- _REQUIRED ACTION A_: List each distinct numerical quantity, with its unit, that the aquarium water advice gives.
- _REQUIRED ACTION B_: Pick up the aquarium water advice after its last sentence and continue it for a few more sentences.

Are you using paper test strips? If you don't have a liquid-reagent based test kit then you should probalby start changing out at least 50% of the water daily until you can get your hands on the right kit. Let us know and we can advise you on kits.
If you have a liquid kit then the goal is to never let ammonia or nitrite(NO2) get above 0.25ppm before you can change out more water. Each time you change water you need to use conditioner of course and you need to roughly match the temperature. Let's say you want to get 8 hours of sleep or need to be out of the house 8 hours, in that case your goal would be that when your got back and tested, the max these toxins would have risen to would 0.25ppm and then you'd water change again and get it back closer to zero ppm. Hope that makes sense.

[Extracted data entries]
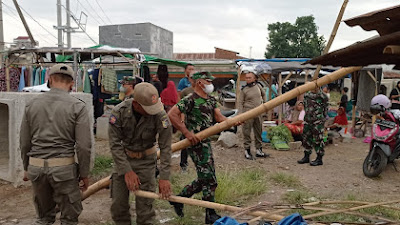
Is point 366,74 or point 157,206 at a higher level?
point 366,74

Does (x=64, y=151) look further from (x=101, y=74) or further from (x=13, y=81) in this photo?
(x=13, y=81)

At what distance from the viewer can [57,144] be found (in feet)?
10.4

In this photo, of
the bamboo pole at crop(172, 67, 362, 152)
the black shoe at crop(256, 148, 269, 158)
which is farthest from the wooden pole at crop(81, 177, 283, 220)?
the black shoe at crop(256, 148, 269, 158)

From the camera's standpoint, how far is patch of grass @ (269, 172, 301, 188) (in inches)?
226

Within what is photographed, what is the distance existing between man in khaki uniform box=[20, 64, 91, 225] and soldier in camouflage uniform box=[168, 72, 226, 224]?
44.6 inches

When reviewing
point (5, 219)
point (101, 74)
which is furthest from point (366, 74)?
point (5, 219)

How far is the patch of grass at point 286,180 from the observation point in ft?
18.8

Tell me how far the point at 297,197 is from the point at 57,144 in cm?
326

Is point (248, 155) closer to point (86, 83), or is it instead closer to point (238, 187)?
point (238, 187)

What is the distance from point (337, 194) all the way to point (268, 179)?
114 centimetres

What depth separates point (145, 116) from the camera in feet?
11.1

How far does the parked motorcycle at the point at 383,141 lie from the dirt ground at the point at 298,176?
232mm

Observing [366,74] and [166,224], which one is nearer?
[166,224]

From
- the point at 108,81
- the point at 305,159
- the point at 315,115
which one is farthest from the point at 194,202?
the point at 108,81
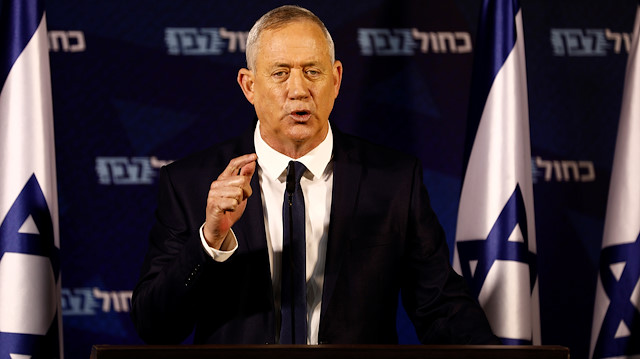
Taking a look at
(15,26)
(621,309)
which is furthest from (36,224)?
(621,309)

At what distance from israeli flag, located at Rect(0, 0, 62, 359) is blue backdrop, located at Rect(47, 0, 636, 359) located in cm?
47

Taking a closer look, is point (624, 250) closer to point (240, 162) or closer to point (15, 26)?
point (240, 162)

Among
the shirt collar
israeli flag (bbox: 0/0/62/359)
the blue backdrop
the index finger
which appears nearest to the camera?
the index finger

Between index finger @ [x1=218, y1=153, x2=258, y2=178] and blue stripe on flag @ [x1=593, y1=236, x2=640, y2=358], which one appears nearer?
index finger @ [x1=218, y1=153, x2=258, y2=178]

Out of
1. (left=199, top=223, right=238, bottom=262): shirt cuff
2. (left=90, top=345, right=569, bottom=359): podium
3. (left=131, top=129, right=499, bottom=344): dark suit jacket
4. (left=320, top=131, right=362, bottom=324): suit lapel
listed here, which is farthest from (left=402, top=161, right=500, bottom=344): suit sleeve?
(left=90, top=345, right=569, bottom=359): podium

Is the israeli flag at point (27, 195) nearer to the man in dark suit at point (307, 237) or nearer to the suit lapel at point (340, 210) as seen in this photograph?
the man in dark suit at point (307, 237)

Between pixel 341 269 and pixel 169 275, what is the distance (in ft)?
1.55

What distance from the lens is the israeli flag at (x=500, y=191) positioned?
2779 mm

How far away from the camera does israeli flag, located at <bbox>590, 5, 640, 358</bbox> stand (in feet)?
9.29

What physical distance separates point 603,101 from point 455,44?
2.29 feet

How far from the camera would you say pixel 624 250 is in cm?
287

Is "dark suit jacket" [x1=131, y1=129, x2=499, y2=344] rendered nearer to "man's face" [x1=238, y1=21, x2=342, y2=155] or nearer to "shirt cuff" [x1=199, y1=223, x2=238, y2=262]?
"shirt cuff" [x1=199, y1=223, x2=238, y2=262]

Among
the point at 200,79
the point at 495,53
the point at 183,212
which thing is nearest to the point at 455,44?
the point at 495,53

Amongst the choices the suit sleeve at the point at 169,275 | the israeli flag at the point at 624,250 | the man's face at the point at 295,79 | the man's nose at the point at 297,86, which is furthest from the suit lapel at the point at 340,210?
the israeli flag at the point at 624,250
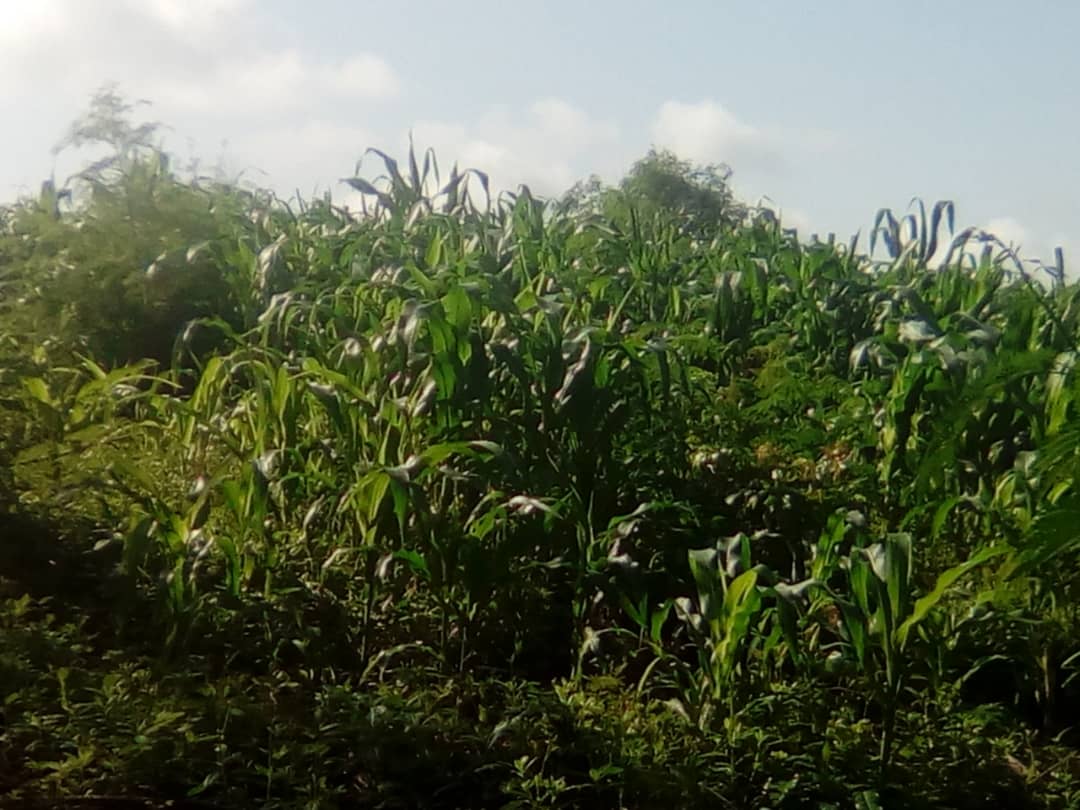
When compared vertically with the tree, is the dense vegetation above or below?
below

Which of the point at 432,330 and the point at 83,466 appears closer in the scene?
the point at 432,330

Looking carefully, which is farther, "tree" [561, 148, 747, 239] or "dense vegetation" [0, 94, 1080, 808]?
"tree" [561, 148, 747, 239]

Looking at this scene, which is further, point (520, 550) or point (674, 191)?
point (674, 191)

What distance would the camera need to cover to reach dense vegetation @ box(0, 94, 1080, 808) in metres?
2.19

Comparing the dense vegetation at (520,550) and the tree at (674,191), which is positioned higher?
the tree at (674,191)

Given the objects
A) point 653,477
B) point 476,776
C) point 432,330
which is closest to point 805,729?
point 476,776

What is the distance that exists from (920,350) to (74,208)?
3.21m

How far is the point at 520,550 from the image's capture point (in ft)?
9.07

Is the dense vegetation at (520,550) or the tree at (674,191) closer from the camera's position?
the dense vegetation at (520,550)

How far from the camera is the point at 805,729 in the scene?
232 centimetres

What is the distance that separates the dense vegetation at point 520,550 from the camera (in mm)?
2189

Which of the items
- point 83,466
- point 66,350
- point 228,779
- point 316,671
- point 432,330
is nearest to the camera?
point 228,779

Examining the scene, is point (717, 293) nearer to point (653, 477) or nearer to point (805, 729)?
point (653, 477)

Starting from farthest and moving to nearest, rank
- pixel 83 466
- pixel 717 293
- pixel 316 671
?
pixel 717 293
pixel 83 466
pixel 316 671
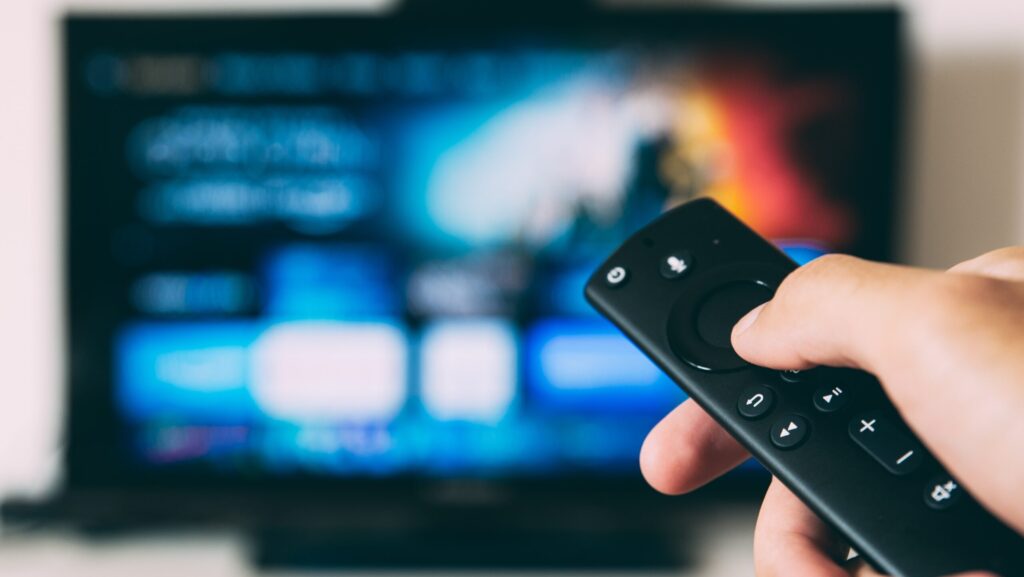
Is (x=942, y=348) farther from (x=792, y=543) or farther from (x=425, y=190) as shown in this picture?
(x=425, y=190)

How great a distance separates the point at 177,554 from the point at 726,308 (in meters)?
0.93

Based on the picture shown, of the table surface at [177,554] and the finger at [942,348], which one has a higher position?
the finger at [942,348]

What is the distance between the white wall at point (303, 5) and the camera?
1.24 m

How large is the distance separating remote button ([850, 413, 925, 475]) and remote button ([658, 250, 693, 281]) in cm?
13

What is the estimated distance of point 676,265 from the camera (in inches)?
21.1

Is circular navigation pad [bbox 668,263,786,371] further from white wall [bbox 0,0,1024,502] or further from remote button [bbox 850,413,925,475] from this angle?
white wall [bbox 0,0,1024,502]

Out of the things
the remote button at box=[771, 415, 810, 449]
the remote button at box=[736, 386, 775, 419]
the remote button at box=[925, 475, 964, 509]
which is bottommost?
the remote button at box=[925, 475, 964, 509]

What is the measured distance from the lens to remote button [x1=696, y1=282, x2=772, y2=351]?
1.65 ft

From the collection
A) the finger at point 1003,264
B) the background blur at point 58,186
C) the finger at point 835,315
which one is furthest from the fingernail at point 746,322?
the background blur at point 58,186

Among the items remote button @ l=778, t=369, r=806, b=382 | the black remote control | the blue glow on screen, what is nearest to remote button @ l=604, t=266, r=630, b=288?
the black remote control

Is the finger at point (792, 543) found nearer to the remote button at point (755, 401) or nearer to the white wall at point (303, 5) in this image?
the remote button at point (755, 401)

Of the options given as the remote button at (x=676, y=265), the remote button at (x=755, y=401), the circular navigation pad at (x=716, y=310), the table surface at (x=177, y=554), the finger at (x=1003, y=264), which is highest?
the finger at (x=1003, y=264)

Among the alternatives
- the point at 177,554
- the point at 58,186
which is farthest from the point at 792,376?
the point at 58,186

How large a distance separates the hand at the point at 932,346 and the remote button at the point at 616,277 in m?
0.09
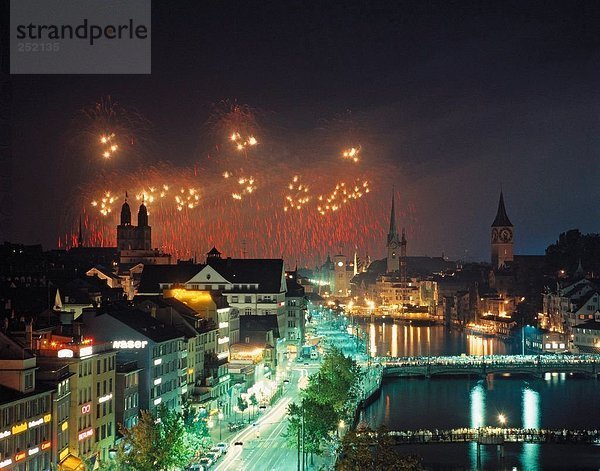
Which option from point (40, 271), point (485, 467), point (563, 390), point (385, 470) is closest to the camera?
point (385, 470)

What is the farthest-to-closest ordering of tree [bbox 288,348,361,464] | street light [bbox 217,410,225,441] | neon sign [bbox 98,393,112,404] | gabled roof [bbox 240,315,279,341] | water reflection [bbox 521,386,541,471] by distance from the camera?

- _ANSWER SPACE A_:
- 50% (of the water)
- 0.25ppm
- 8 hours
- zero ppm

- _ANSWER SPACE B_:
Ammonia, even in small amounts, causes permanent gill damage and nitrite(NO2) causes permanent damage to the hemoglobin molecules in the fish blood, which leads to suffocation of cells, first resulting in nerve damage. So keeping the concentration of these two problem chemicals as low as possible becomes the overriding urgency when you don't have a working biofilter, as in your case.
One good thing about this exercise is that it imprints in your brain the miracle of the biofilter, which is at the core of the hobby, and serves to let us keep these beautiful little tanks in our homes day in and day out without having to be changing water all the time like nature is doing out in the huge water environments where these fish come from!